### Short problem 1:
In the article on international data transfers, what mechanism did the Schrems II ruling invalidate?

### Document text:
•••••

International data transfers - where next?

In an age of cloud computing, data can cross borders with a click. In reality, complex legal frameworks exist to allow the flow of data between countries and continents. This piece, part of our short Data December series, takes a deep dive into international data transfers in the wake of a European ruling that rocked the foundations of international data privacy.

Earlier this year, we offered some practical tips to help navigate the uncertainty created by a ruling of the European Court (the so-called "Schrems II" case) invalidating "Privacy Shield", a mechanism used by many organisations as a means of complying with data protection requirements when transferring personal data – whether that be of customers, employees or anyone else – to the United States.

Schrems II also cast significant doubt over the future of the "Standard Contractual Clauses" (SCCs) – in our experience the most commonly used of all the available transfer mechanisms. Overlay that with the "will we, won't we?" Brexit deal uncertainty, and it was for a while difficult to see where to go next with international data flows.

The European Data Protection Board (EDPB) has recently published recommendations (the Recommendations) on this very point and we also now have a draft set of new and improved SCCs from the European Commission (EC). The UK's Information Commissioner's Office (ICO) released a statement saying that it will issue guidance in due course but will hold fast with its risk-based approach to transfers for how. So far, so positive? Not quite. The Recommendations are onerous and – in our view – will be almost impossible to comply with in practice for most organisations. Plus there is the Brexit question (one of many): what status will these documents have after 31 December? We simply don't know yet.

•••••

[Visual spatial reasoning items]

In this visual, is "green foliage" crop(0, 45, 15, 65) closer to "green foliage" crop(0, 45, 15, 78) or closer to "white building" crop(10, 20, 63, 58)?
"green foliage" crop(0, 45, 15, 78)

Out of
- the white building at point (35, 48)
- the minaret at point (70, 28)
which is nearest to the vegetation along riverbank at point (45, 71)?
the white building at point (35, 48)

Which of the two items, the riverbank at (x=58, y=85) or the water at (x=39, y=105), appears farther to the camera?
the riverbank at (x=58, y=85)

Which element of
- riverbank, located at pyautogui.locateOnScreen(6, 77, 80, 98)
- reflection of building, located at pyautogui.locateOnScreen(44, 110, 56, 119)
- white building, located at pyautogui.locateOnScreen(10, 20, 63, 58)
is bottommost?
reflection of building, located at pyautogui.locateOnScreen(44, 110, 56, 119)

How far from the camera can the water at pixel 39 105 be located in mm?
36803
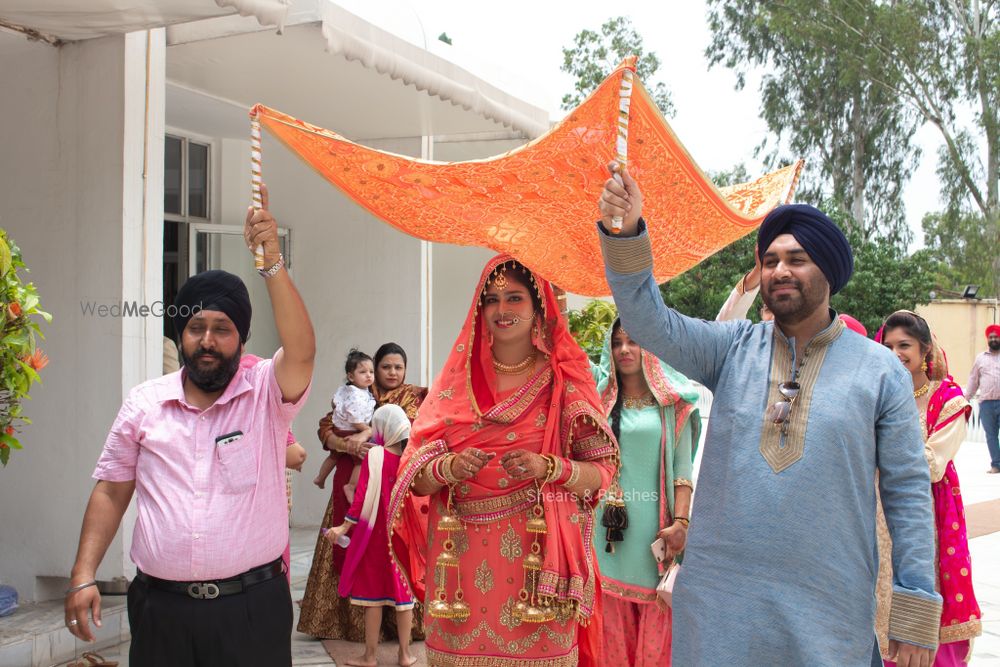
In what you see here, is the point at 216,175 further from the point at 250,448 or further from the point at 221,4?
the point at 250,448

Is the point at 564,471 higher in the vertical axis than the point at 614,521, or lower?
higher

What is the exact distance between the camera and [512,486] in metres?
3.23

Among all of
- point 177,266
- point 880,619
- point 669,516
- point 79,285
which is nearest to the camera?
point 880,619

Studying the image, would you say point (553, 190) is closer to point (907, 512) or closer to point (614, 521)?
point (907, 512)

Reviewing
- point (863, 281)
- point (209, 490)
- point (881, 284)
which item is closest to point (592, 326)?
point (209, 490)

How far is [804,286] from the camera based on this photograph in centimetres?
242

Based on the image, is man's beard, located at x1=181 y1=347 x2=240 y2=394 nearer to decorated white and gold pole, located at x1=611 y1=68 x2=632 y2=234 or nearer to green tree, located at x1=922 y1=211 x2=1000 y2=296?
decorated white and gold pole, located at x1=611 y1=68 x2=632 y2=234

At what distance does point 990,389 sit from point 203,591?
1288cm

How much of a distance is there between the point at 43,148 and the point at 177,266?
8.62 ft

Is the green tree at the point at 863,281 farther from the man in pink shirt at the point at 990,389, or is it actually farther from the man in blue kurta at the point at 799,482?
the man in blue kurta at the point at 799,482

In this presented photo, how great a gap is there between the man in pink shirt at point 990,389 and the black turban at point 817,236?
11.7 metres

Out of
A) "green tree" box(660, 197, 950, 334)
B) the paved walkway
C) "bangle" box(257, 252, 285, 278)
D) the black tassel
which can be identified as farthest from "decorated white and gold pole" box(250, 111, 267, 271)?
"green tree" box(660, 197, 950, 334)

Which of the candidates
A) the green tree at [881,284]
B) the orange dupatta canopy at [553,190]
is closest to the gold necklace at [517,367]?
the orange dupatta canopy at [553,190]

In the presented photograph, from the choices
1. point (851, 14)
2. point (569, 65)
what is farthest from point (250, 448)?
point (851, 14)
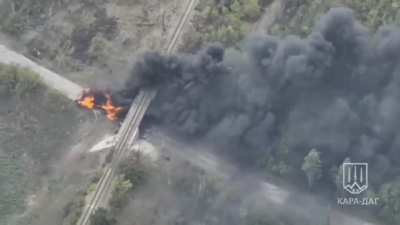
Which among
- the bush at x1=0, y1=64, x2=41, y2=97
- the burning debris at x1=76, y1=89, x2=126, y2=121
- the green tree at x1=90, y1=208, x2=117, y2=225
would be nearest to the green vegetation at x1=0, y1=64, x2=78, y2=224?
the bush at x1=0, y1=64, x2=41, y2=97

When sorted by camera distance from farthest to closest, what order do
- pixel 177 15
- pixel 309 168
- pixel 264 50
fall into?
pixel 177 15 < pixel 264 50 < pixel 309 168

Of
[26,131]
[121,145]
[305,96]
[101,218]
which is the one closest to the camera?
[101,218]

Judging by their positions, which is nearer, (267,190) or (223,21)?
(267,190)

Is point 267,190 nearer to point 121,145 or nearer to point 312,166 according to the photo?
point 312,166

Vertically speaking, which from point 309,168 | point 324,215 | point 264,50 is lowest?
point 324,215

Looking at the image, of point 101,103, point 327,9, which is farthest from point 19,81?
point 327,9

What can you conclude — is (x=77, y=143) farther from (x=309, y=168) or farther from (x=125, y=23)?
(x=309, y=168)

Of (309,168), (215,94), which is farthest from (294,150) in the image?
(215,94)
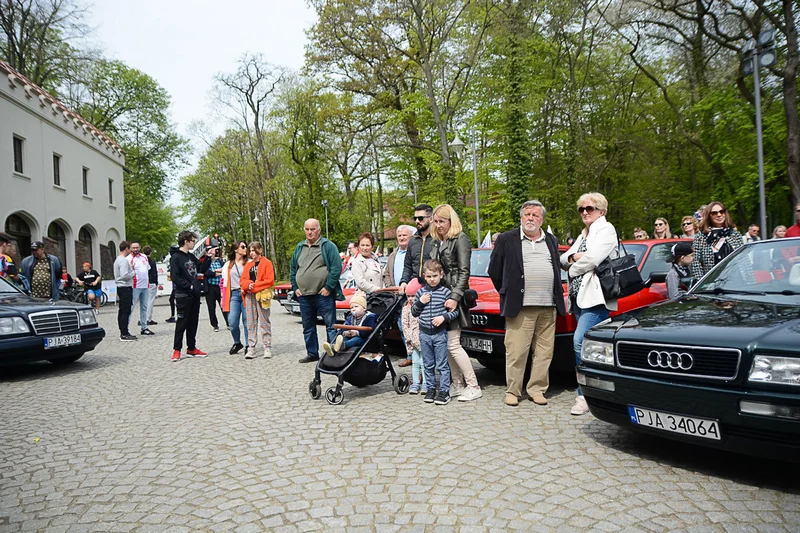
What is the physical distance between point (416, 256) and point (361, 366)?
148cm

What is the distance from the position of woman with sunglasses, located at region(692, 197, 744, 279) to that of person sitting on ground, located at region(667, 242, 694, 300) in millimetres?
213

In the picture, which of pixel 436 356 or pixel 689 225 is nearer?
pixel 436 356

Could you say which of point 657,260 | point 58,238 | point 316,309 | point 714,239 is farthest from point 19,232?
point 714,239

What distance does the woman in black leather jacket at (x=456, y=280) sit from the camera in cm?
596

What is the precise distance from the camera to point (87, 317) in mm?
9031

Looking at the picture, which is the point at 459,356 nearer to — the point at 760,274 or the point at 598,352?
the point at 598,352

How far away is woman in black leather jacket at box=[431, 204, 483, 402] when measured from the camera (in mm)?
5957

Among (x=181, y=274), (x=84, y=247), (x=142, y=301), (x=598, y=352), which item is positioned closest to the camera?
(x=598, y=352)

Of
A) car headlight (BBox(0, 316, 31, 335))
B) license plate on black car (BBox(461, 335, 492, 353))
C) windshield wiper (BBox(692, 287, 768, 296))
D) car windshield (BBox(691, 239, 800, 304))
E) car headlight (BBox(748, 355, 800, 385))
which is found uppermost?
car windshield (BBox(691, 239, 800, 304))

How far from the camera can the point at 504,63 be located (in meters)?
25.1

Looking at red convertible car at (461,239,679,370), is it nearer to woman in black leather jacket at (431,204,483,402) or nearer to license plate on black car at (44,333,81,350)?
woman in black leather jacket at (431,204,483,402)

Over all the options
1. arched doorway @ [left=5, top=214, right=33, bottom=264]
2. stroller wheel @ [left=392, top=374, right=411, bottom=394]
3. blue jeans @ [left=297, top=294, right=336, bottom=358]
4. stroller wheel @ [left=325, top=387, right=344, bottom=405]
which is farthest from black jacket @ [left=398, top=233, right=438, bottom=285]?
arched doorway @ [left=5, top=214, right=33, bottom=264]

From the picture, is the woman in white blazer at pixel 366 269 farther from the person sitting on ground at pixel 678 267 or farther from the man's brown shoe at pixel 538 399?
the person sitting on ground at pixel 678 267

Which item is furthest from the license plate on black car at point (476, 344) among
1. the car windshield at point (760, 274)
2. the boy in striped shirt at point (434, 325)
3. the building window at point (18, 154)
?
the building window at point (18, 154)
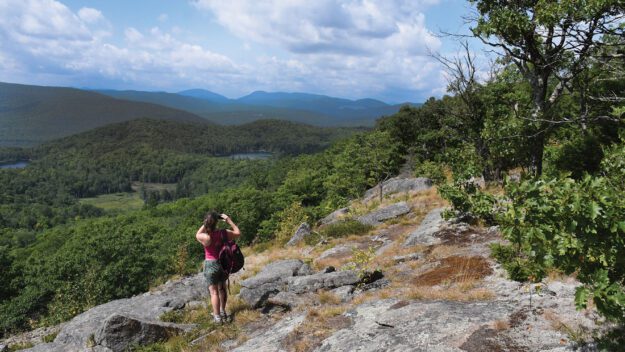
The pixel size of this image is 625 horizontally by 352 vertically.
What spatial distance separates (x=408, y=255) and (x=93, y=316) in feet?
34.4

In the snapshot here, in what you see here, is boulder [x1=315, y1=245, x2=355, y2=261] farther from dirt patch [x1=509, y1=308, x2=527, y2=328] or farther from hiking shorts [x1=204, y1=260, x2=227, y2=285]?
dirt patch [x1=509, y1=308, x2=527, y2=328]

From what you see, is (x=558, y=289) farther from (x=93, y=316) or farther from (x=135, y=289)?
(x=135, y=289)

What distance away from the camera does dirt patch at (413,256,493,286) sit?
10016mm

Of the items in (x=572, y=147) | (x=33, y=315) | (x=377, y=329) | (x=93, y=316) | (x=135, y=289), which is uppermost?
(x=572, y=147)

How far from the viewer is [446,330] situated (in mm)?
6805

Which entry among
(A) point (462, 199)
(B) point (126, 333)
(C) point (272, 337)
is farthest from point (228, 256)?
(A) point (462, 199)

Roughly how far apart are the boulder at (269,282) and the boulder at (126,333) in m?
2.17

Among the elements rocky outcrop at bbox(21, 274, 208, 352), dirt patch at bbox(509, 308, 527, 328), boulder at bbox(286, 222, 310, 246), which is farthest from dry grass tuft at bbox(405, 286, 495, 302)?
boulder at bbox(286, 222, 310, 246)

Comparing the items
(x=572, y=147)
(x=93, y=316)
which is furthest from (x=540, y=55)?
(x=93, y=316)

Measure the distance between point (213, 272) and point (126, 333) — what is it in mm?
2521

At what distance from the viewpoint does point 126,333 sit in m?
9.77

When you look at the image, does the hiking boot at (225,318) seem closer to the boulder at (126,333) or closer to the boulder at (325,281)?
the boulder at (126,333)

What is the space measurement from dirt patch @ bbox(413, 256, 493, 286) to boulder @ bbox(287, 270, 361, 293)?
1.88 m

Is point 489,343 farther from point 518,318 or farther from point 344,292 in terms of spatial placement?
point 344,292
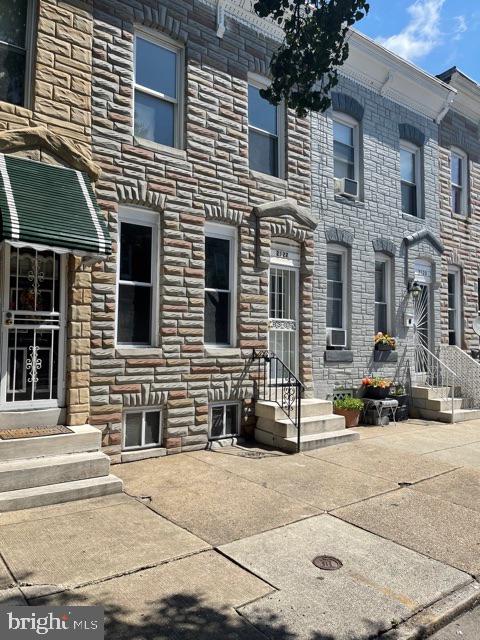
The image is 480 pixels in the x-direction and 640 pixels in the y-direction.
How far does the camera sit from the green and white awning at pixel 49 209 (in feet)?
18.6

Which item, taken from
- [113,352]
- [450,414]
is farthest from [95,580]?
[450,414]

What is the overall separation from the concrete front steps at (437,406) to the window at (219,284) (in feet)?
17.3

•••••

### Short problem 2:
Echo the lines of the entries, starting at the line that contains "Studying the image, would" and stopping after the line that contains "11.7 metres".

### Correct result 1:
Privacy Shield.

### Correct result 2:
Studying the image, would you say point (553, 190) is closer to point (907, 512) or closer to point (614, 521)?
point (907, 512)

Reviewing
- point (863, 281)
- point (209, 490)
- point (881, 284)
which item is closest to point (592, 326)?
point (209, 490)

How far is [804,286] from the camera based on this photograph in centimetres?
242

Based on the image, is man's beard, located at x1=181 y1=347 x2=240 y2=394 nearer to decorated white and gold pole, located at x1=611 y1=68 x2=632 y2=234 or nearer to green tree, located at x1=922 y1=211 x2=1000 y2=296?
decorated white and gold pole, located at x1=611 y1=68 x2=632 y2=234

At what distance does point 990,389 sit from point 203,591?
1288cm

How much of a distance is there between the point at 43,148 and the point at 177,266?
8.62 ft

Is the green tree at the point at 863,281 farther from the man in pink shirt at the point at 990,389, or is it actually farther from the man in blue kurta at the point at 799,482?
the man in blue kurta at the point at 799,482

In this presented photo, how great a gap is there between the man in pink shirt at point 990,389 and the black turban at point 817,236?
11.7 metres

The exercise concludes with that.